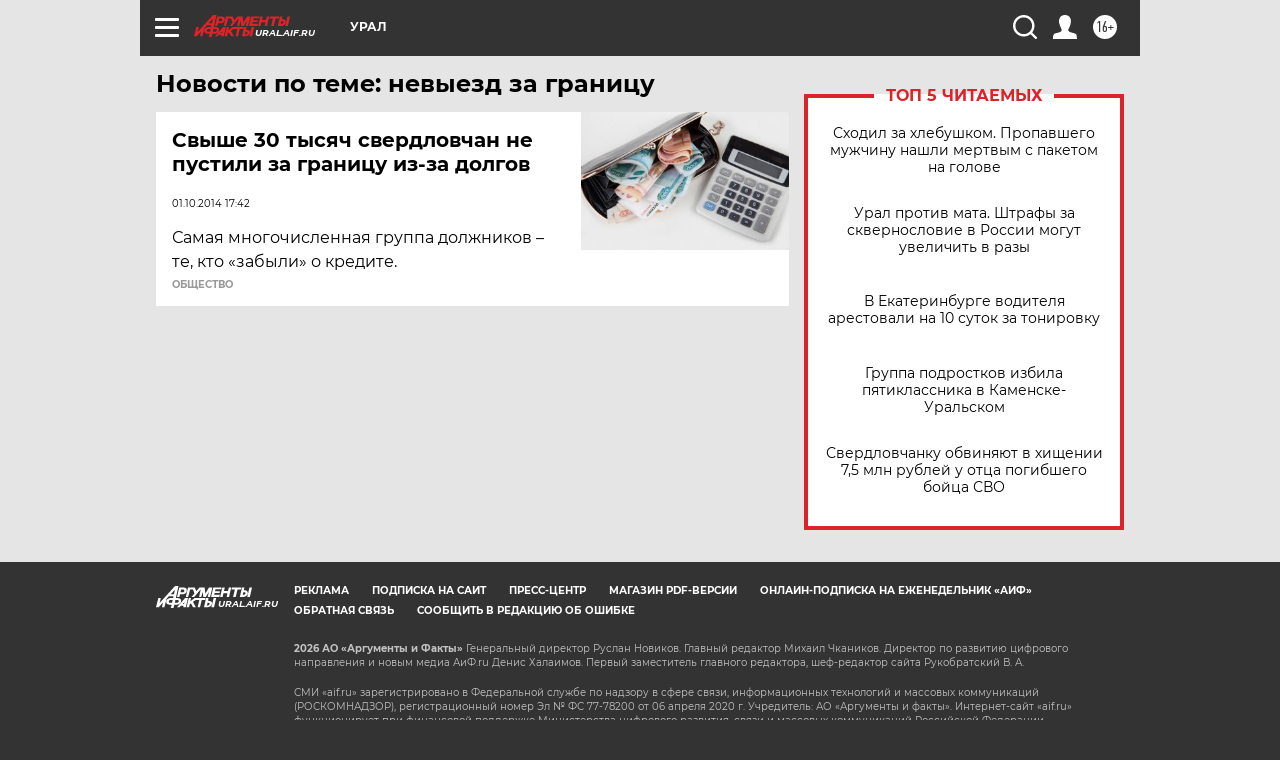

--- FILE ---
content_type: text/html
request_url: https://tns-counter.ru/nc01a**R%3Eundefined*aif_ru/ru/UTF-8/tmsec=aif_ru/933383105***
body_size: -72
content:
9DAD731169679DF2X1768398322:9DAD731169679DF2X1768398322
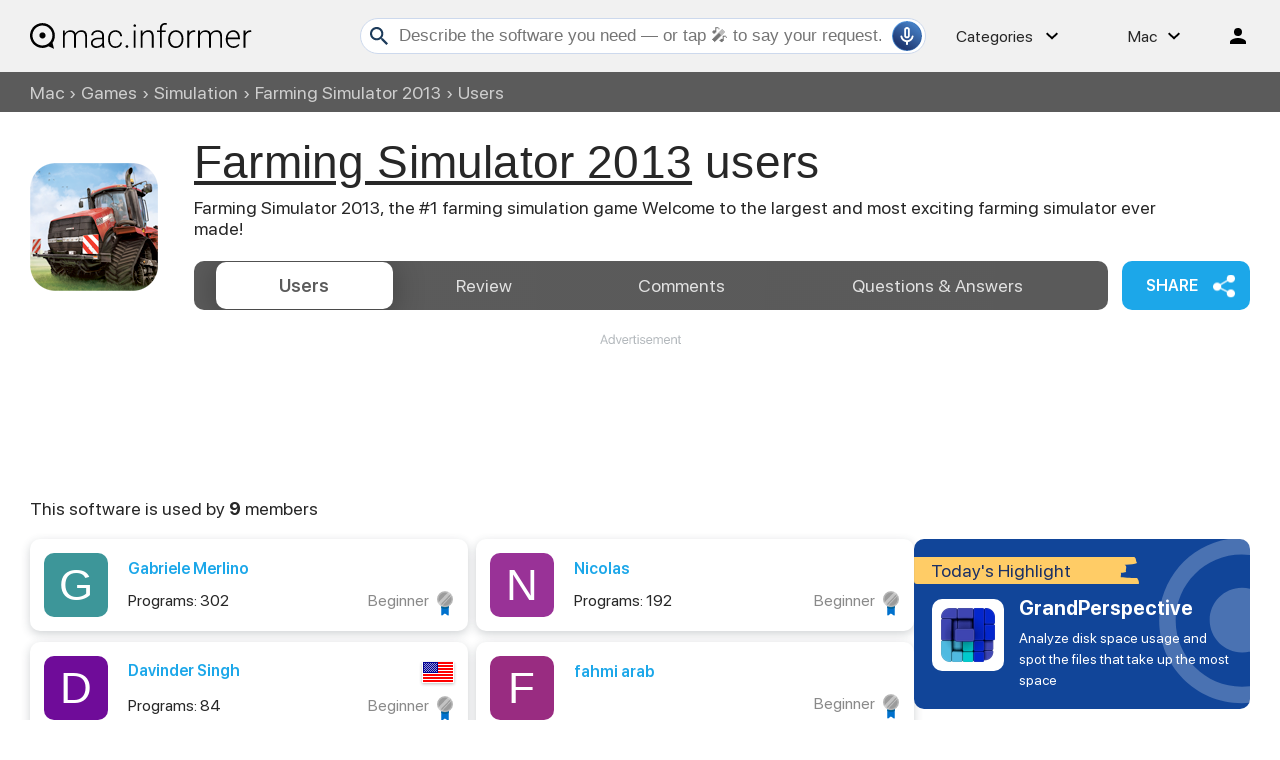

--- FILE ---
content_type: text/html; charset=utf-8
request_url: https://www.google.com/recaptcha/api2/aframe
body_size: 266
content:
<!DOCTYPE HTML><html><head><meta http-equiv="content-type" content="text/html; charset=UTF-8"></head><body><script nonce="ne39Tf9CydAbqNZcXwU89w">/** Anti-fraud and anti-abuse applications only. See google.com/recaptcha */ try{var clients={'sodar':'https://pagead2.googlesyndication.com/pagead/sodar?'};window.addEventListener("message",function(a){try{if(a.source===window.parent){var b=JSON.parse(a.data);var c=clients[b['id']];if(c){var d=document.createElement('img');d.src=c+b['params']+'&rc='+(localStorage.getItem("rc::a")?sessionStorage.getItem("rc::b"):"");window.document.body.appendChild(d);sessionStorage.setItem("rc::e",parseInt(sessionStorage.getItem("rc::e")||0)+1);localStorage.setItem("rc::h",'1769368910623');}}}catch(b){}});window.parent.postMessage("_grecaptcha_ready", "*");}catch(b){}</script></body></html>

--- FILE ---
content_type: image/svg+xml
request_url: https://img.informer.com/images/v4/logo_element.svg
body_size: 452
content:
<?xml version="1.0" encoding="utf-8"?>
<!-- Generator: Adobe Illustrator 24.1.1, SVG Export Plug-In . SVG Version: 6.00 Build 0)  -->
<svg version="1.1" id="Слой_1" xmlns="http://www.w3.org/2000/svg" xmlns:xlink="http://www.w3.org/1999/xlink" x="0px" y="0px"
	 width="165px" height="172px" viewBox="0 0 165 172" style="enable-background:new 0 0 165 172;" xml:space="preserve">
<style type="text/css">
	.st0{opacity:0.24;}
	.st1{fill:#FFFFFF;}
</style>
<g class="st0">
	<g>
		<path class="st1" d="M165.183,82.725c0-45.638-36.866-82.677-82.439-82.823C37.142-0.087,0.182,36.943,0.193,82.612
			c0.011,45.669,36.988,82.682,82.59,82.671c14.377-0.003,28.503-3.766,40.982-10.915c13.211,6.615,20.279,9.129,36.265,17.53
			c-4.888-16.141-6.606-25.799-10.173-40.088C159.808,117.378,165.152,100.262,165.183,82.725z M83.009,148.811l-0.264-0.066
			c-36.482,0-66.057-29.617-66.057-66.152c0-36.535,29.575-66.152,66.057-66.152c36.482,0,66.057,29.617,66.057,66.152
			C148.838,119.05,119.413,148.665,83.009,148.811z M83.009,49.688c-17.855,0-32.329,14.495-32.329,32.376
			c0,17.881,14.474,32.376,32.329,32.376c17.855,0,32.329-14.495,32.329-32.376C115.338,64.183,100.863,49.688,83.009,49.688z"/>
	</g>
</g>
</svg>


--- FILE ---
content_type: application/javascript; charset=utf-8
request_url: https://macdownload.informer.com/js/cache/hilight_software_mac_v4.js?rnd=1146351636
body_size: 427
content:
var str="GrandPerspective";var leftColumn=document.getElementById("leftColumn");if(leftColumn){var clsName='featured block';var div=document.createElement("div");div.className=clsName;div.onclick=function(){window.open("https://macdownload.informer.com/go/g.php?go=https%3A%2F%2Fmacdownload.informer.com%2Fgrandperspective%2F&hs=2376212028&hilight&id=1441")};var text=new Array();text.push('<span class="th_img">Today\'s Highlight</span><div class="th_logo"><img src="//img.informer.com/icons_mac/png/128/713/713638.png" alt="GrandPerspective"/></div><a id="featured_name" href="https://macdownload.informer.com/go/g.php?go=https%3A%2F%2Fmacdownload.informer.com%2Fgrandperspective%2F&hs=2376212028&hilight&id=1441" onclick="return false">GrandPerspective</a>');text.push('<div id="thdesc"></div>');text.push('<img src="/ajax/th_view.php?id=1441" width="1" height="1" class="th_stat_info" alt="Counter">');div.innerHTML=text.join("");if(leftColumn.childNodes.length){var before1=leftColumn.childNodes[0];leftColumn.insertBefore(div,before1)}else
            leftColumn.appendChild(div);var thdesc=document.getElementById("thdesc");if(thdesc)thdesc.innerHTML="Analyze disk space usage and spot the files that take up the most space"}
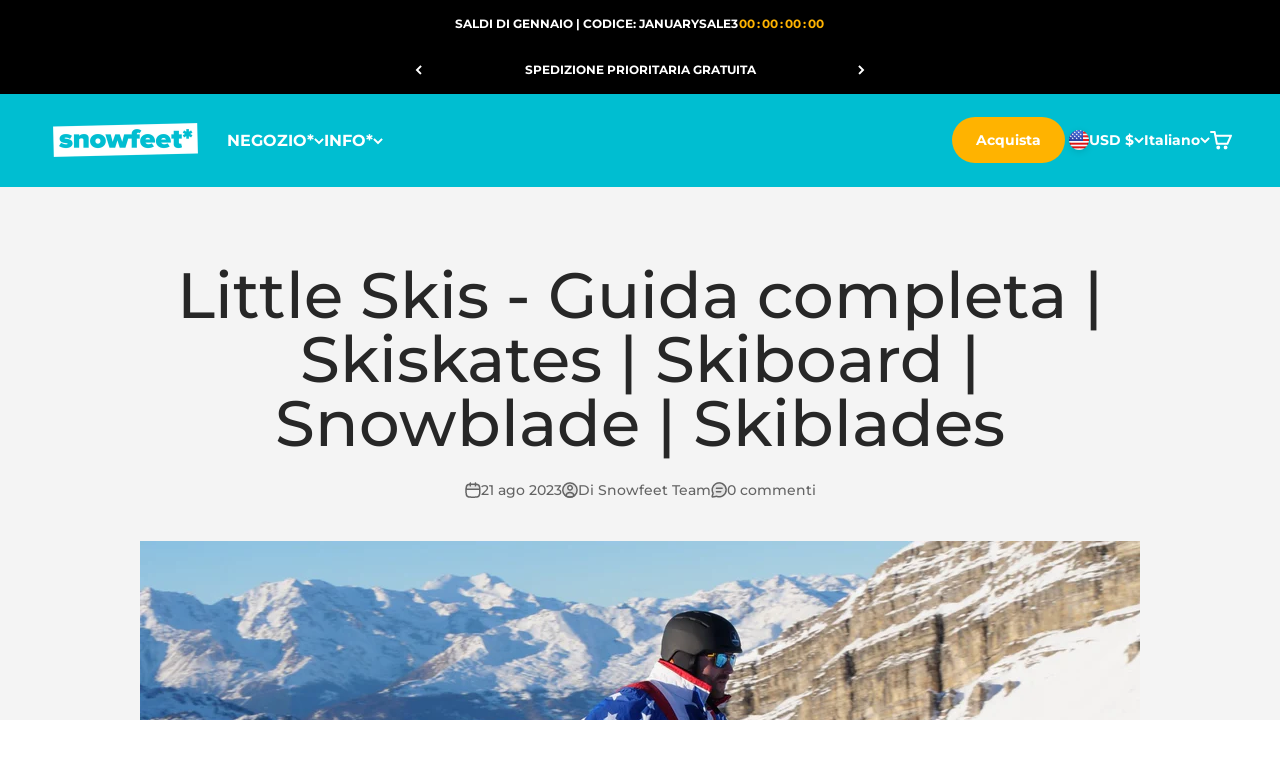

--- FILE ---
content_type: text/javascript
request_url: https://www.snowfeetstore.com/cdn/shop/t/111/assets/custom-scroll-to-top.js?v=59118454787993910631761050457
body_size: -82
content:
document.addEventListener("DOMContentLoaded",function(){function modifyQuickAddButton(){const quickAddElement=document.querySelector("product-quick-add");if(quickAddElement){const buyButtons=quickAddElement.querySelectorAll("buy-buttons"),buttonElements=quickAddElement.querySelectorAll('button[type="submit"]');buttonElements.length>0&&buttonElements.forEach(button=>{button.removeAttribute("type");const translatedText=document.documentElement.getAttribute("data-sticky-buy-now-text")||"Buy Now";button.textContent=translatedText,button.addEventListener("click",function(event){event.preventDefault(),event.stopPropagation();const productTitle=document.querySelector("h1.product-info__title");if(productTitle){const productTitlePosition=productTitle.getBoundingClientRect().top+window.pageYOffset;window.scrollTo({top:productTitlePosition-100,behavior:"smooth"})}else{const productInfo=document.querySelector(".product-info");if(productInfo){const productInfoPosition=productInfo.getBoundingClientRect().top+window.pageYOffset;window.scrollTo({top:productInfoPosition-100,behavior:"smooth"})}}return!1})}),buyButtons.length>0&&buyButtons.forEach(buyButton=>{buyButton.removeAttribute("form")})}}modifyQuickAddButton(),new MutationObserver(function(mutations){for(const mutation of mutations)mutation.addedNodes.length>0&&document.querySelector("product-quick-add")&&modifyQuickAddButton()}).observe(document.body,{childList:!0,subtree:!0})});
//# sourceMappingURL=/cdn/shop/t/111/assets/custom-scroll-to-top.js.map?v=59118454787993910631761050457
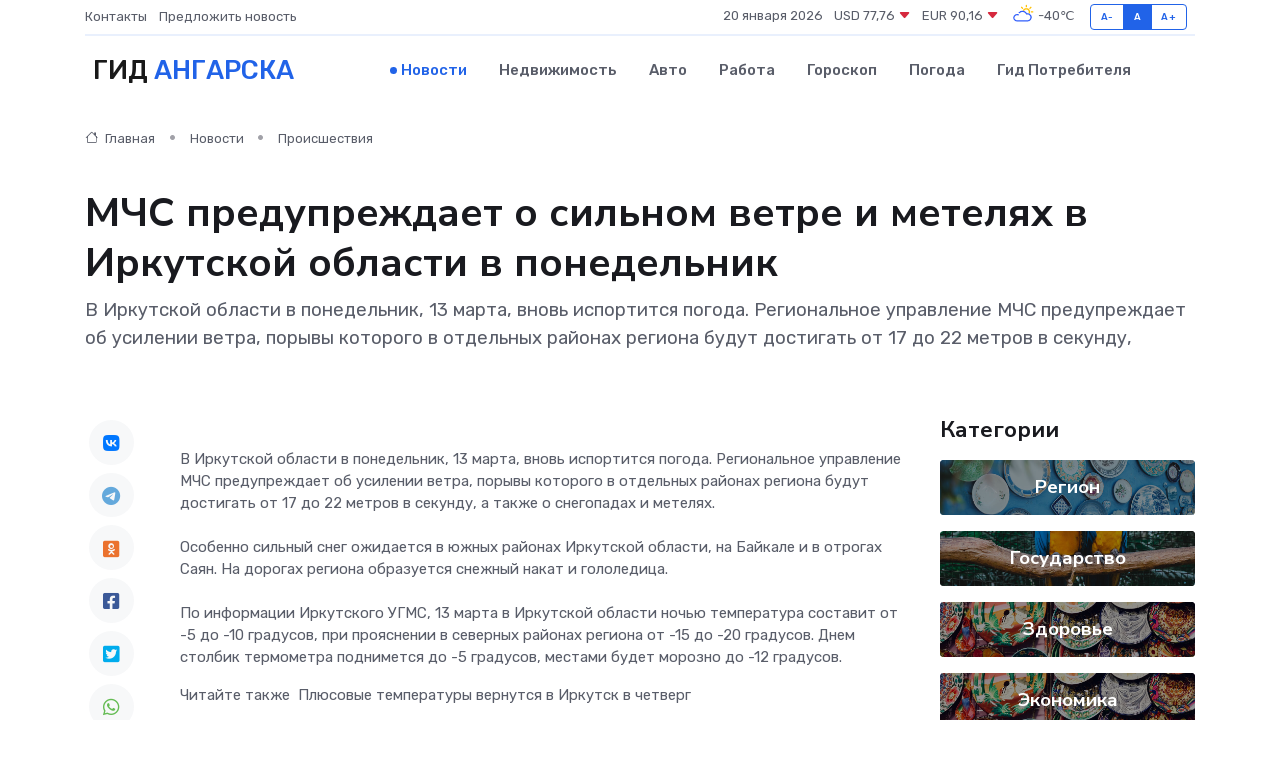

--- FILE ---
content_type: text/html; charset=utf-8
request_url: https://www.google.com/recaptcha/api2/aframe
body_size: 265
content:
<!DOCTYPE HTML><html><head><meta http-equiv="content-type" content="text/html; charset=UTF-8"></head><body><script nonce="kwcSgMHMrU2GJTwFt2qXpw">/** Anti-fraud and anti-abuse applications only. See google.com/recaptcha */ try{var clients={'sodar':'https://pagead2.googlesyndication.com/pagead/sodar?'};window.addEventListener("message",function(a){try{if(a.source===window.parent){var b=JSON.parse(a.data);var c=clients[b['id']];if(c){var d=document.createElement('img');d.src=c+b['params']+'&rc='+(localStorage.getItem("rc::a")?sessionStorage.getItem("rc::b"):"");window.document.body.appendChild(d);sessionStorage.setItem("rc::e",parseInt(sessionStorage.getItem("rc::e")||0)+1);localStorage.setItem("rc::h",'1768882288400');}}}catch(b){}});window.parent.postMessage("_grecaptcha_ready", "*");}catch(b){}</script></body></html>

Requirement:
Copy out every line of the listing that contains the string "getItem".

Task response:
<!DOCTYPE HTML><html><head><meta http-equiv="content-type" content="text/html; charset=UTF-8"></head><body><script nonce="ne39Tf9CydAbqNZcXwU89w">/** Anti-fraud and anti-abuse applications only. See google.com/recaptcha */ try{var clients={'sodar':'https://pagead2.googlesyndication.com/pagead/sodar?'};window.addEventListener("message",function(a){try{if(a.source===window.parent){var b=JSON.parse(a.data);var c=clients[b['id']];if(c){var d=document.createElement('img');d.src=c+b['params']+'&rc='+(localStorage.getItem("rc::a")?sessionStorage.getItem("rc::b"):"");window.document.body.appendChild(d);sessionStorage.setItem("rc::e",parseInt(sessionStorage.getItem("rc::e")||0)+1);localStorage.setItem("rc::h",'1769368910623');}}}catch(b){}});window.parent.postMessage("_grecaptcha_ready", "*");}catch(b){}</script></body></html>
<!DOCTYPE HTML><html><head><meta http-equiv="content-type" content="text/html; charset=UTF-8"></head><body><script nonce="kwcSgMHMrU2GJTwFt2qXpw">/** Anti-fraud and anti-abuse applications only. See google.com/recaptcha */ try{var clients={'sodar':'https://pagead2.googlesyndication.com/pagead/sodar?'};window.addEventListener("message",function(a){try{if(a.source===window.parent){var b=JSON.parse(a.data);var c=clients[b['id']];if(c){var d=document.createElement('img');d.src=c+b['params']+'&rc='+(localStorage.getItem("rc::a")?sessionStorage.getItem("rc::b"):"");window.document.body.appendChild(d);sessionStorage.setItem("rc::e",parseInt(sessionStorage.getItem("rc::e")||0)+1);localStorage.setItem("rc::h",'1768882288400');}}}catch(b){}});window.parent.postMessage("_grecaptcha_ready", "*");}catch(b){}</script></body></html>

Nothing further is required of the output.